Tribune-Courier Reporter

features@tribunecourier.com

Remains of a young member of the John Warren Brandon family were formally re-interred at the site of the Children’s Art Center in downtown Benton in a brief ceremony on Oct. 23, with several relatives in attendance.

Benton businessman Bill Morgan, a retired Air Force brigadier general, gave the small group assembled a brief genealogy of ancestors to the deceased, noting that he is related to the Brandon family on his mother’s side.
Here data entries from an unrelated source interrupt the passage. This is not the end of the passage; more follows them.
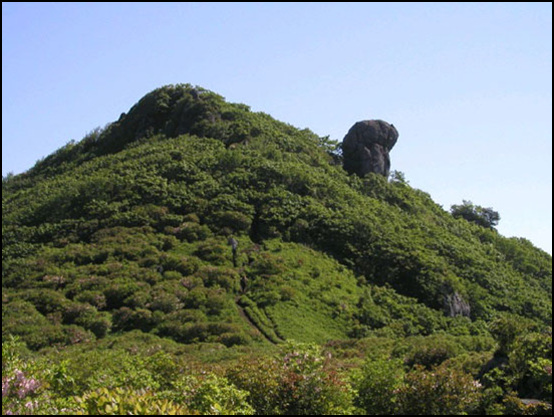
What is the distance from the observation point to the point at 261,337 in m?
43.6

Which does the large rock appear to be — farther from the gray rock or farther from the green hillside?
the gray rock

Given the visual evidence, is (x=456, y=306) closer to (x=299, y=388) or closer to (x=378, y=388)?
(x=378, y=388)

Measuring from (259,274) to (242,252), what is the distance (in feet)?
16.4

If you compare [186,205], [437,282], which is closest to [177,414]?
[437,282]

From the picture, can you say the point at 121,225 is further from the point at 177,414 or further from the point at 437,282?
the point at 177,414

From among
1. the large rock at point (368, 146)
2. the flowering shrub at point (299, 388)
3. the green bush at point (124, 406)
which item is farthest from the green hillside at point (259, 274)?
the green bush at point (124, 406)

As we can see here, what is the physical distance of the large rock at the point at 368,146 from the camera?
292 ft

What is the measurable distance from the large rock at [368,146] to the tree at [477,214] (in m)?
21.6

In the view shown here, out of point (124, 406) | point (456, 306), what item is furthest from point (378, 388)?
point (456, 306)

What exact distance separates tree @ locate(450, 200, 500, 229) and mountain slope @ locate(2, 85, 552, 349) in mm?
11423

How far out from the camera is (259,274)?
54.2 metres

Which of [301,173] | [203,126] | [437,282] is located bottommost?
[437,282]

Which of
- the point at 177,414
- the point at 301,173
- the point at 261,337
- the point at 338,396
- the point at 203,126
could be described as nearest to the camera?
the point at 177,414

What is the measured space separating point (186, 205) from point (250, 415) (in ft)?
179
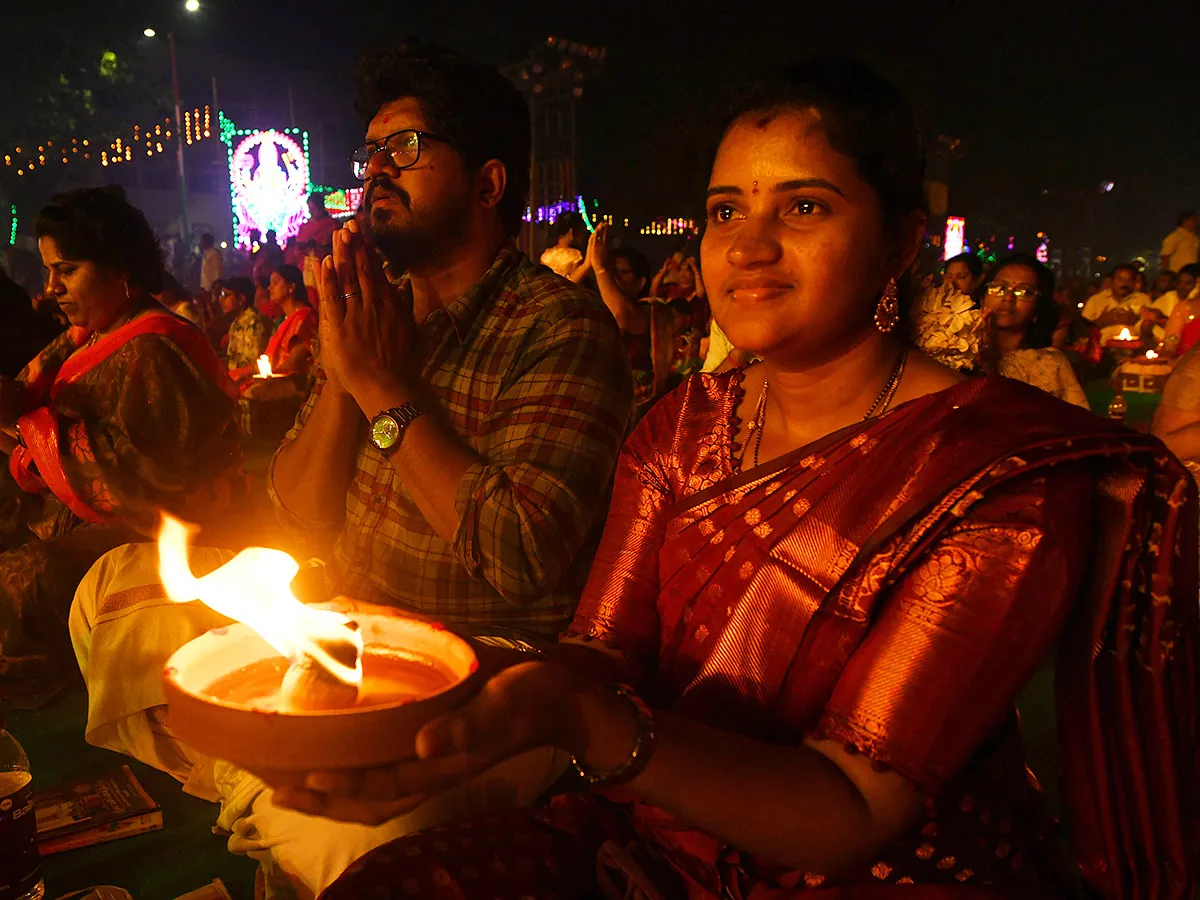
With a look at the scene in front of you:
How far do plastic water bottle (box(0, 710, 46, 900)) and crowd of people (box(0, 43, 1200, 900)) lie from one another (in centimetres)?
43

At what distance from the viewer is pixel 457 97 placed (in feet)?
7.59

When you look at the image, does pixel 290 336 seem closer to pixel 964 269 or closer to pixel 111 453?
pixel 111 453

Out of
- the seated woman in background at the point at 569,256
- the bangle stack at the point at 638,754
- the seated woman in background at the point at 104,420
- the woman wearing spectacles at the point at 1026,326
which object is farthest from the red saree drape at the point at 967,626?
the seated woman in background at the point at 569,256

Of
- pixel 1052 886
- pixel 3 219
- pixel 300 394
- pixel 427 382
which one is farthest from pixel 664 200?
pixel 3 219

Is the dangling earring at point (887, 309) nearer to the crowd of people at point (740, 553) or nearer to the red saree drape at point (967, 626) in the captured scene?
the crowd of people at point (740, 553)

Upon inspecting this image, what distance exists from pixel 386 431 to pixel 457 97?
91 cm

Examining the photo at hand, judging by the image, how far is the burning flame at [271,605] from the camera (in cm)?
95

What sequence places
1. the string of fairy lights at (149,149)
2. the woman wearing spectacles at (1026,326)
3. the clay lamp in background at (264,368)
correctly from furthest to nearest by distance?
1. the string of fairy lights at (149,149)
2. the clay lamp in background at (264,368)
3. the woman wearing spectacles at (1026,326)

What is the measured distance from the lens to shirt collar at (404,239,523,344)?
2.34 m

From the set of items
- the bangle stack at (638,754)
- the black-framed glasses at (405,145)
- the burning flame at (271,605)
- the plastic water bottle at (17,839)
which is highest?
the black-framed glasses at (405,145)

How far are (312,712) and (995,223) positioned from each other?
4669 cm

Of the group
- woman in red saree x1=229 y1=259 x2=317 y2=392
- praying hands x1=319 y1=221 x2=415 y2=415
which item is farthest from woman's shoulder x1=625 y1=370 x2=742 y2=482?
woman in red saree x1=229 y1=259 x2=317 y2=392

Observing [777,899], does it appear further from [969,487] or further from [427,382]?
[427,382]

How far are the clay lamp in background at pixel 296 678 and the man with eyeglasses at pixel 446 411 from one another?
82cm
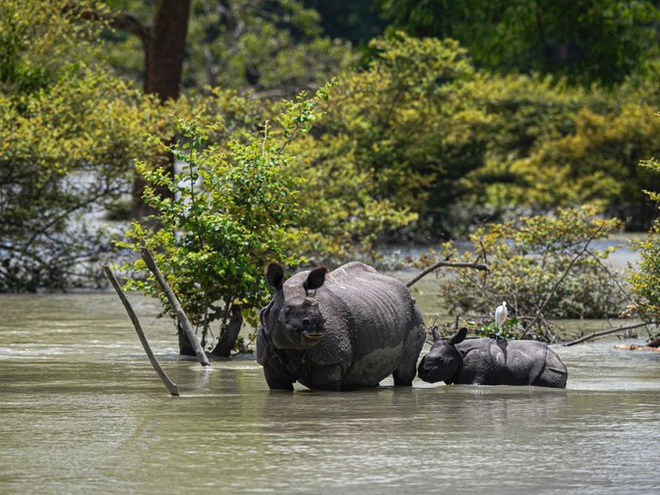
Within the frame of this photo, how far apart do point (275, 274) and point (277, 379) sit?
0.82 metres

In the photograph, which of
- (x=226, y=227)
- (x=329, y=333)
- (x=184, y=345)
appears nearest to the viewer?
(x=329, y=333)

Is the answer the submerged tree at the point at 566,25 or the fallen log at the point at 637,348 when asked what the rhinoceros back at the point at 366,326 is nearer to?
the fallen log at the point at 637,348

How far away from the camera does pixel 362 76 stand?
2811 centimetres

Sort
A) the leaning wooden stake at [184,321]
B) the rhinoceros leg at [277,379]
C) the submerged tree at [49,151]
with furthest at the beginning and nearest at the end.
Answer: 1. the submerged tree at [49,151]
2. the leaning wooden stake at [184,321]
3. the rhinoceros leg at [277,379]

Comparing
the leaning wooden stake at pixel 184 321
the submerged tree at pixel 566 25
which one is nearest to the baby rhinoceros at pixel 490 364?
the leaning wooden stake at pixel 184 321

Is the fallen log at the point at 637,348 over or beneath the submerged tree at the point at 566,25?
beneath

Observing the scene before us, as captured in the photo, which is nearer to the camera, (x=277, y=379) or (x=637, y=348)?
(x=277, y=379)

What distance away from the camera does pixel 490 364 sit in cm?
1208

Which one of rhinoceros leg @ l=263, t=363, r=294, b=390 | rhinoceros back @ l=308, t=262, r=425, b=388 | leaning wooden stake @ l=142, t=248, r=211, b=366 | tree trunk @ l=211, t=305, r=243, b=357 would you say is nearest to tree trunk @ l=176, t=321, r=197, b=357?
tree trunk @ l=211, t=305, r=243, b=357

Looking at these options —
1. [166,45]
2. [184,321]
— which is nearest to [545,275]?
[184,321]

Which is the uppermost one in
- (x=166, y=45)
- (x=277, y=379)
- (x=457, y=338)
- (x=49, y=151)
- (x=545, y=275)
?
(x=166, y=45)

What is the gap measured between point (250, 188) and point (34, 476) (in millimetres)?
6977

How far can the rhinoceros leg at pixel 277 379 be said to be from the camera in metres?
11.4

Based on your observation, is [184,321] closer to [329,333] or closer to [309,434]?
[329,333]
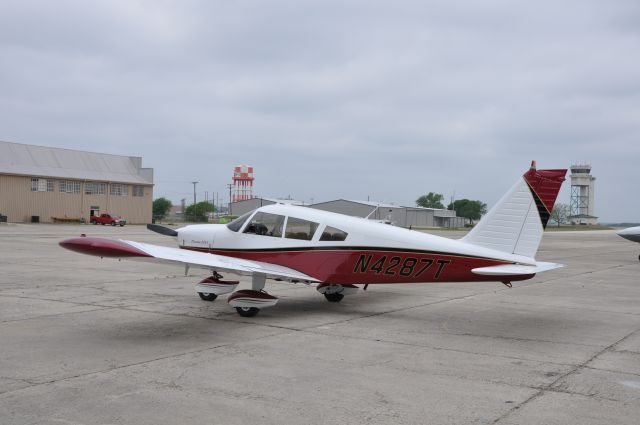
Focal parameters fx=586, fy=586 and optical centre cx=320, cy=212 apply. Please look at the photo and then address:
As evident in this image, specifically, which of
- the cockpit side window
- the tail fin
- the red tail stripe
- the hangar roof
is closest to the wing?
the cockpit side window

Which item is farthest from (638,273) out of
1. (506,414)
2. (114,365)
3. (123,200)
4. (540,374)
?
(123,200)

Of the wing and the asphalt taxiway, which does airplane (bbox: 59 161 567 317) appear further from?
the asphalt taxiway

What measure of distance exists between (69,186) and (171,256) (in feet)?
224

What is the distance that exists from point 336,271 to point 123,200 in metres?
70.6

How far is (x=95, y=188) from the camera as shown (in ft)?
240

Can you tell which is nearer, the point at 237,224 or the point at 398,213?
the point at 237,224

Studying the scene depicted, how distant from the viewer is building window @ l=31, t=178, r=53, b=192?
67.5 m

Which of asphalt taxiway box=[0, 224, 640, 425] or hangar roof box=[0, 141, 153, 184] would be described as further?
hangar roof box=[0, 141, 153, 184]

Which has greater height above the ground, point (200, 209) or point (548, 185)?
point (548, 185)

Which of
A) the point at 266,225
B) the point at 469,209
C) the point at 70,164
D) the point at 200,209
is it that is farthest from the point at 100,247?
the point at 469,209

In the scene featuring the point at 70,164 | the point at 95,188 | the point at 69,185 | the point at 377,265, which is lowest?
the point at 377,265

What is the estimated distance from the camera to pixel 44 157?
7188 cm

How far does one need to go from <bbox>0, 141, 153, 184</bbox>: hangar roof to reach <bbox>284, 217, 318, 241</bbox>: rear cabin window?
210 feet

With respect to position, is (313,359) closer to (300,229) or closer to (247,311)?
(247,311)
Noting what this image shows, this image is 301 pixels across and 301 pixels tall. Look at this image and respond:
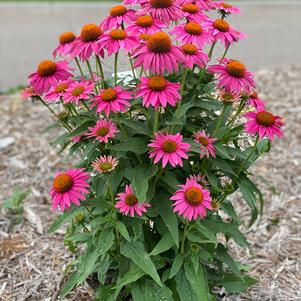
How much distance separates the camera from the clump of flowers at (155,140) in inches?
73.4

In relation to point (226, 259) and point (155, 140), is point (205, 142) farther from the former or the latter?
point (226, 259)

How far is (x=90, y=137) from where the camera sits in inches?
79.7

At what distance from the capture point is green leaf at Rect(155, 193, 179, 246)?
6.50 feet

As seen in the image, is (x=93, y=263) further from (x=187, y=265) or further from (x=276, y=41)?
(x=276, y=41)

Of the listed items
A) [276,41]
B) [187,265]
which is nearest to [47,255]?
[187,265]

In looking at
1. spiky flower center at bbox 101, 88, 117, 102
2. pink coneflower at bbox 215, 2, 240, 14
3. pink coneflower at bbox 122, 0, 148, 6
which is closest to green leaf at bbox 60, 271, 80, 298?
spiky flower center at bbox 101, 88, 117, 102

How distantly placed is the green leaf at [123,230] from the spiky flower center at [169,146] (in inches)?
14.3

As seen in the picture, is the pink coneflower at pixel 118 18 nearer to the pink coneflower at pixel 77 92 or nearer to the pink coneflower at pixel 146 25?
the pink coneflower at pixel 146 25

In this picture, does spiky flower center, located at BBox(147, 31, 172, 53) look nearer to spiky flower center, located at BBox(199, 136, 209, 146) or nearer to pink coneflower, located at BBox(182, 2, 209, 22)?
pink coneflower, located at BBox(182, 2, 209, 22)

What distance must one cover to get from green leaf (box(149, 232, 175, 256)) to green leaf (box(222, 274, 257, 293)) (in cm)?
56

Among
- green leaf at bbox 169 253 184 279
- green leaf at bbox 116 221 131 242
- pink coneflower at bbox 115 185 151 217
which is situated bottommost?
green leaf at bbox 169 253 184 279

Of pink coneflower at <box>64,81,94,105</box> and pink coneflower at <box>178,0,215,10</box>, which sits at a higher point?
pink coneflower at <box>178,0,215,10</box>

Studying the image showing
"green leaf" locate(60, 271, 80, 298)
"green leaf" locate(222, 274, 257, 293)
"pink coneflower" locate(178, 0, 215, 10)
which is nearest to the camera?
"pink coneflower" locate(178, 0, 215, 10)

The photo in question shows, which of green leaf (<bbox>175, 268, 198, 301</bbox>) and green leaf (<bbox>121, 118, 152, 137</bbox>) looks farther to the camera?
green leaf (<bbox>175, 268, 198, 301</bbox>)
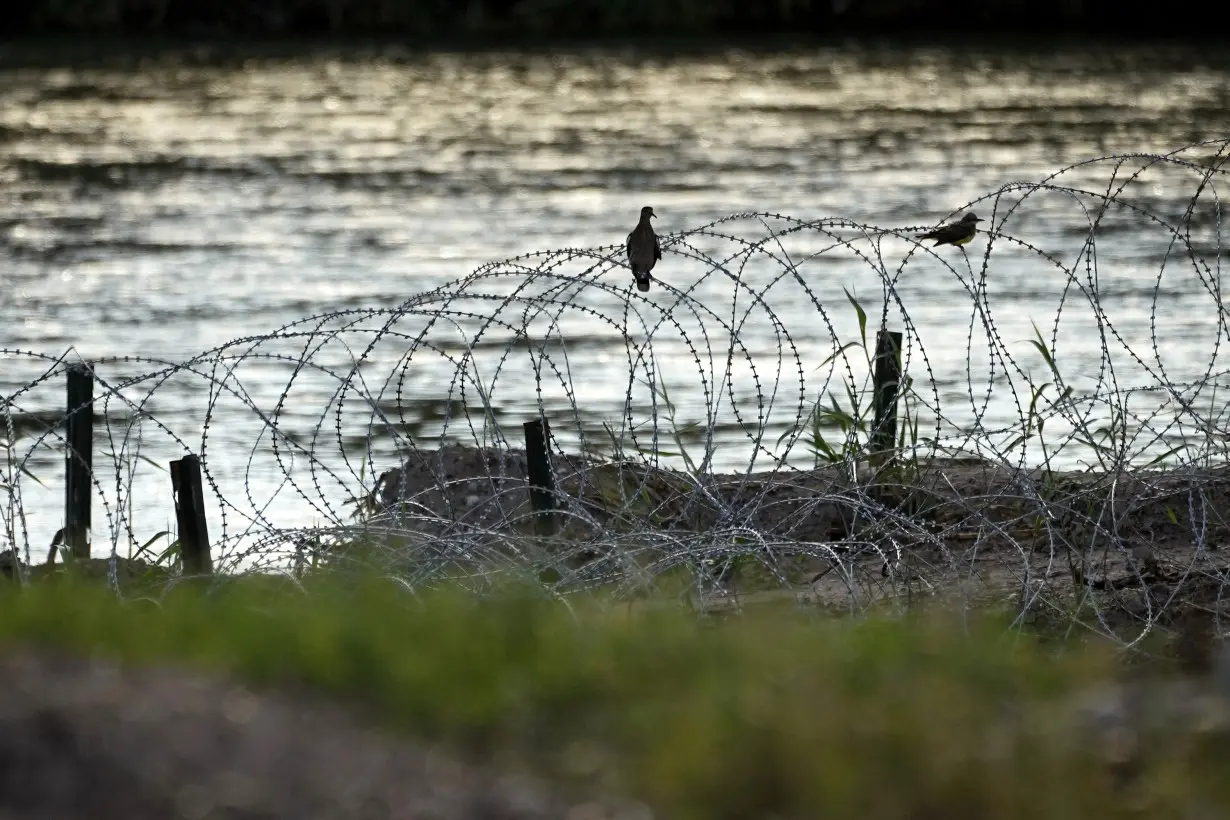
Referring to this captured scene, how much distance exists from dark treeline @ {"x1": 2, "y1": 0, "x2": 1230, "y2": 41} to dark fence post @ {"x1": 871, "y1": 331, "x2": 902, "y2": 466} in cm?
2793

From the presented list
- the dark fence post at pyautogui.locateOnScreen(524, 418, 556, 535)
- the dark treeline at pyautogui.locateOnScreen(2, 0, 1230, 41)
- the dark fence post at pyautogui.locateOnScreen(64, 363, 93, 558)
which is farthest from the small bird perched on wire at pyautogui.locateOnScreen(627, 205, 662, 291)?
the dark treeline at pyautogui.locateOnScreen(2, 0, 1230, 41)

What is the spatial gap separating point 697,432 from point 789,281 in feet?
16.7

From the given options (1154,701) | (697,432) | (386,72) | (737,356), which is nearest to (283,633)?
(1154,701)

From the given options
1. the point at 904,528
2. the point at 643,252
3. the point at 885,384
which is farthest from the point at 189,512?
the point at 885,384

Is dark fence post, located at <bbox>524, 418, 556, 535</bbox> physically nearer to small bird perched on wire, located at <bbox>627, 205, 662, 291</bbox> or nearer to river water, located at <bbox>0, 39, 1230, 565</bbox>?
river water, located at <bbox>0, 39, 1230, 565</bbox>

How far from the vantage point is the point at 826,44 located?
111 feet

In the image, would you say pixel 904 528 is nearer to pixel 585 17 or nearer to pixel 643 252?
pixel 643 252

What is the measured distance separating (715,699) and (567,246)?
12.7 m

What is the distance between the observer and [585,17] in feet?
124

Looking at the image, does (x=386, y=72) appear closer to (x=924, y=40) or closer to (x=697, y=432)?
(x=924, y=40)

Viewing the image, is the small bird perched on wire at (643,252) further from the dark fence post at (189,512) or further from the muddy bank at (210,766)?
the muddy bank at (210,766)

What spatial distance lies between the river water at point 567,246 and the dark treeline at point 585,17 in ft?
13.1

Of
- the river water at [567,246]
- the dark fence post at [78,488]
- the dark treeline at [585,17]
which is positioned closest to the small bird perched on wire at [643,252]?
the river water at [567,246]

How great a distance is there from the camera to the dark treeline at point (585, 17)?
36.2 m
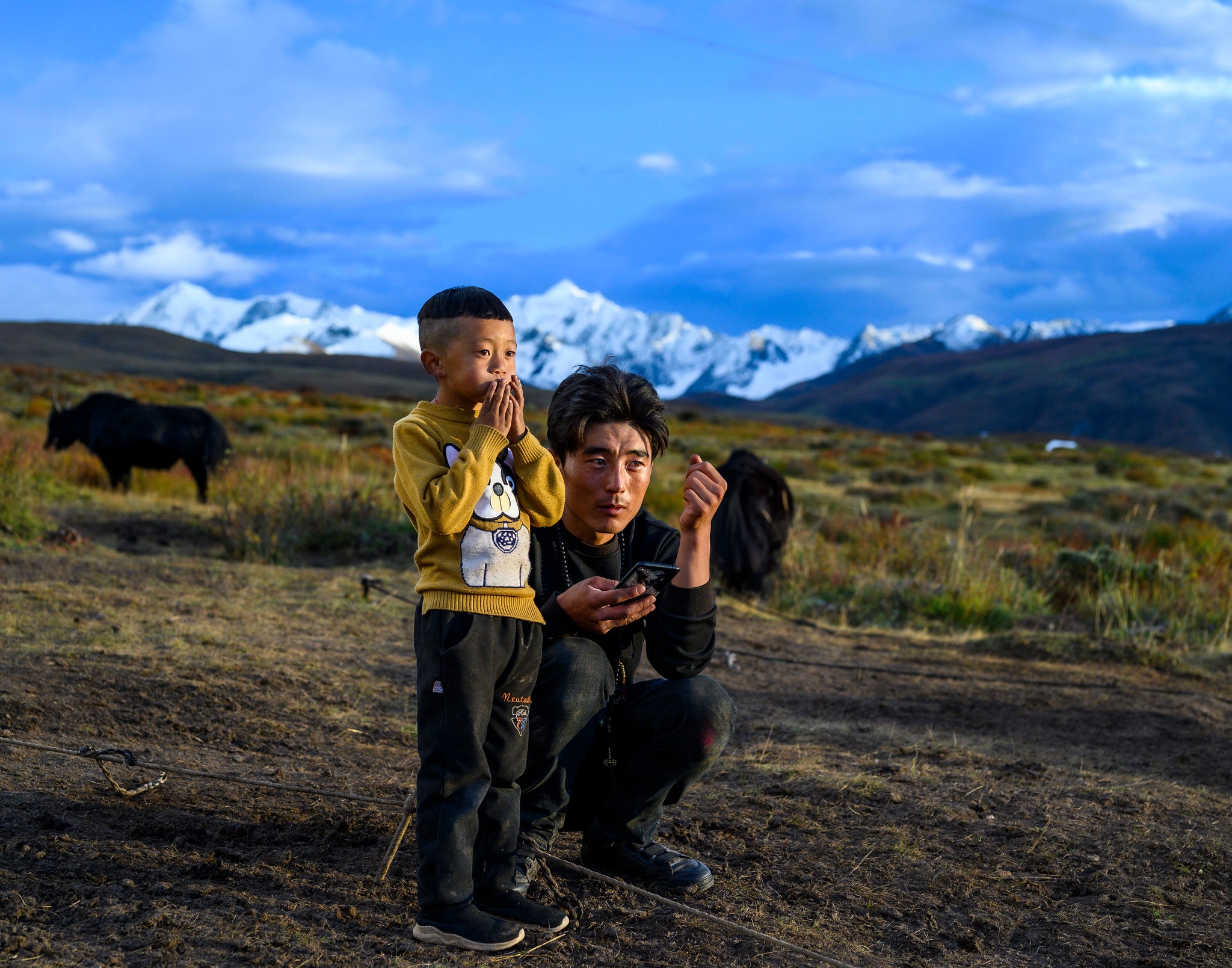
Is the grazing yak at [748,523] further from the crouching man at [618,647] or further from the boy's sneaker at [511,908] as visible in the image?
the boy's sneaker at [511,908]

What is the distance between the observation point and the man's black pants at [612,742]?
8.73 feet

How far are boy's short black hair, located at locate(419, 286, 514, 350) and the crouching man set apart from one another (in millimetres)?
429

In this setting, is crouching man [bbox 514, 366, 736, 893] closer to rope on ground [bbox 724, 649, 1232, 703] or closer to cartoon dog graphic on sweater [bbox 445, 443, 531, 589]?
cartoon dog graphic on sweater [bbox 445, 443, 531, 589]

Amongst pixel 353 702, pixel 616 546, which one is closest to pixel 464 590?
pixel 616 546

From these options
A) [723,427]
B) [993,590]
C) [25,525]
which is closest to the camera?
[25,525]

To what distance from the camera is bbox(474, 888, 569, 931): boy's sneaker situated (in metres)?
2.49

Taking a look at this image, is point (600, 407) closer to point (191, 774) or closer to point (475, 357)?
point (475, 357)

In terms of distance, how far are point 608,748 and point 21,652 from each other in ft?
10.4

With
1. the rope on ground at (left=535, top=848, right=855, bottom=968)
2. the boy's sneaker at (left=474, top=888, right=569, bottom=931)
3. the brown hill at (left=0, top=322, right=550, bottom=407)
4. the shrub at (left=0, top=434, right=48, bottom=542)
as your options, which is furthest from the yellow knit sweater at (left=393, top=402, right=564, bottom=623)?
the brown hill at (left=0, top=322, right=550, bottom=407)

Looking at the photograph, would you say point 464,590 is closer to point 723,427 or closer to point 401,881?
point 401,881

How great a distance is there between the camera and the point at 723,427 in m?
50.4

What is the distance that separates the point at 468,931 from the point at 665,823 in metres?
1.21

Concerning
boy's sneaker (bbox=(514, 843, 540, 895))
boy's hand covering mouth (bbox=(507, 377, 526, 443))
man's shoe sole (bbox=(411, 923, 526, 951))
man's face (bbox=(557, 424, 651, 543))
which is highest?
boy's hand covering mouth (bbox=(507, 377, 526, 443))

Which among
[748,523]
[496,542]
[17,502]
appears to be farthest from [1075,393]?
[496,542]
Earlier in private he had explained, “My grandmother’s father, John Bearden, was the one that deeded 50 acres of land for the county seat,” he said. A plaque at the Plaza describes how Bearden’s gift was used when Marshall County “was carved out of Calloway County” in 1842.

A childhood relationship of Morgan’s to the actual site was disclosed when during his remarks at the ceremony he pointed to the intersection of 12th Street and Elm, smiled, and said, “I used to play in that corner over there.”

While the construction of the center’s parking lot was halted when the remains were discovered, Morgan was gracious when he spoke of recent events.

“I’m sorry for the delay,” he said, but he appreciated the way the community handled the situation. City officials hired archaeologist Dr. Kenneth Carstens of Murray State University in early September to direct the investigation.

“The sensitivity to the situation has been so apparent,” Morgan said. “Everyone has done an outstanding job.”

Also present at the ceremony were Patty Oakley, president of the Marshall County Arts Commission; Ann Riley, president-elect for 2015; and George Milam, on the commission’s board. Oakley said she could not give a date for when the construction will be finished.

“We’re still working on the inside,” she said. “We hope by the end of the year.”